### Work item
A verbatim copy of the listing is needed; pictures are to be left out.

### Supplied data
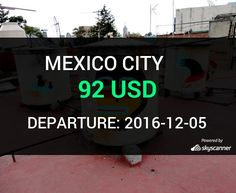 Flight from Houston to Mexico City by Aeromexico #travel #ticket #flight #deals   BOOK NOW >>>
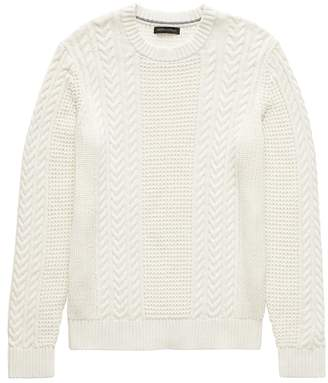 Banana Republic SUPIMA® Cotton Cable-Knit Sweater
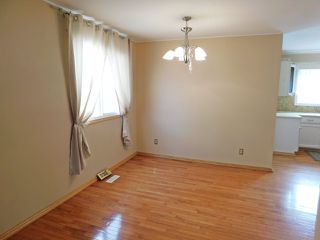 Photo 11: : Redwater House for sale : MLS®# E4168554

### Answer for this exercise
 Flight from Houston to Mexico City by Aeromexico #travel #ticket #flight #deals   BOOK NOW >>>
 Banana Republic SUPIMA® Cotton Cable-Knit Sweater
 Photo 11: : Redwater House for sale : MLS®# E4168554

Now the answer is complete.